• [EXERCISE INSTRUCTIONS]
Extend the chemistry problem on organic chlorides in chlorinated drinking water, starting after its final sentence.

Question

Chlorination of water produces small amounts of organic chlorides. To determine the amount of organic chlorides in drinking water, drinking water is passed through charcoal filter that adsorbed organic halides. Then charcoal was burned and resulting gases containing HCl were absorbed in aqueous solution. The content of HCl was determined by coulometric titration using silver electrode. When 0.500 L of drinking water was analyzed, a current of 5.0 mA was required for 400 s to completely precipitate AgCl. Find ppb of chlorine that was present as organic chlorides in drinking water.

• [SOURCE MATERIAL]
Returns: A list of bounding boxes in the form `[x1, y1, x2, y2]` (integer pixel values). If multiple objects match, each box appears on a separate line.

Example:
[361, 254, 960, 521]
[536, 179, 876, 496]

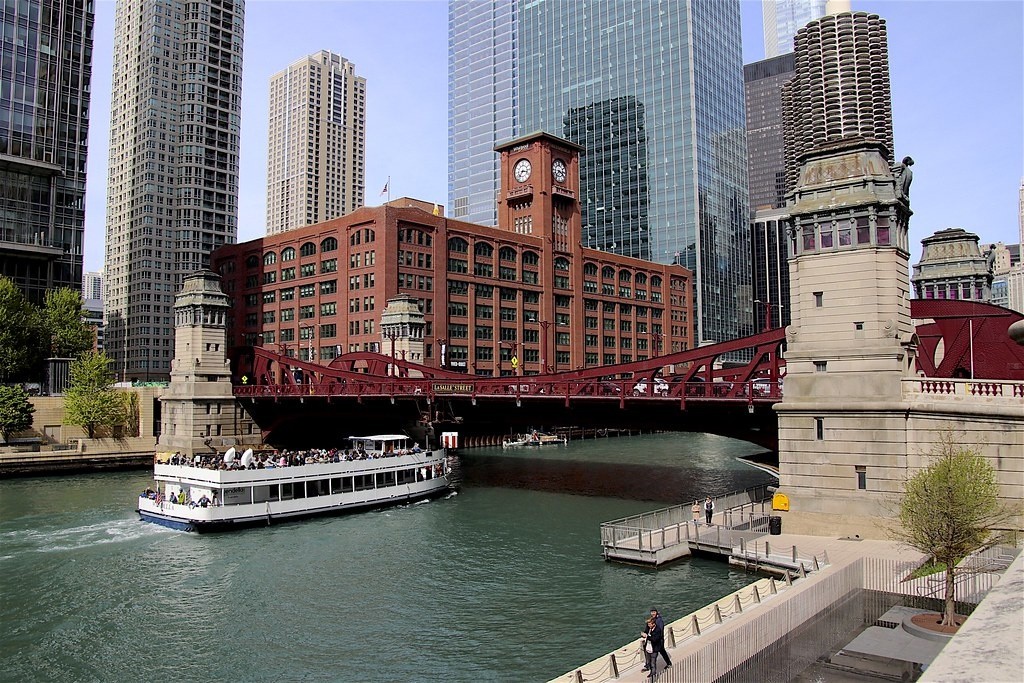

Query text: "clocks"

• [RESULT BELOW]
Answer 1

AgCl $\to$ Ag ⁺ + Cl^-

Using Faraday law

W = $\frac{Eit}{F}$

W is mass of Cl^- formed  

E = equivalent weight of Cl = 35.5 g/eqv

i = current = 5.0 mA = 5.0×10^-3 A.

t = 400 s.

W = $\frac{35.5 \times 5 \times 10^{-3}\times 400}{96500}$ = 0.000735 g = 0.735 mg

Now, 0.735 mg is dissolved in 0.500 L.

= 0.735 mg × $\frac{1}{0.500 (L)}$

= 1.47 mg/L

1 mg/L = 10³ ppb

So, 1.47 mg/L = 1.47 mg/L × 10^-3 = 1470 ppb.

So, 1417.5 ppb of chlorine was present .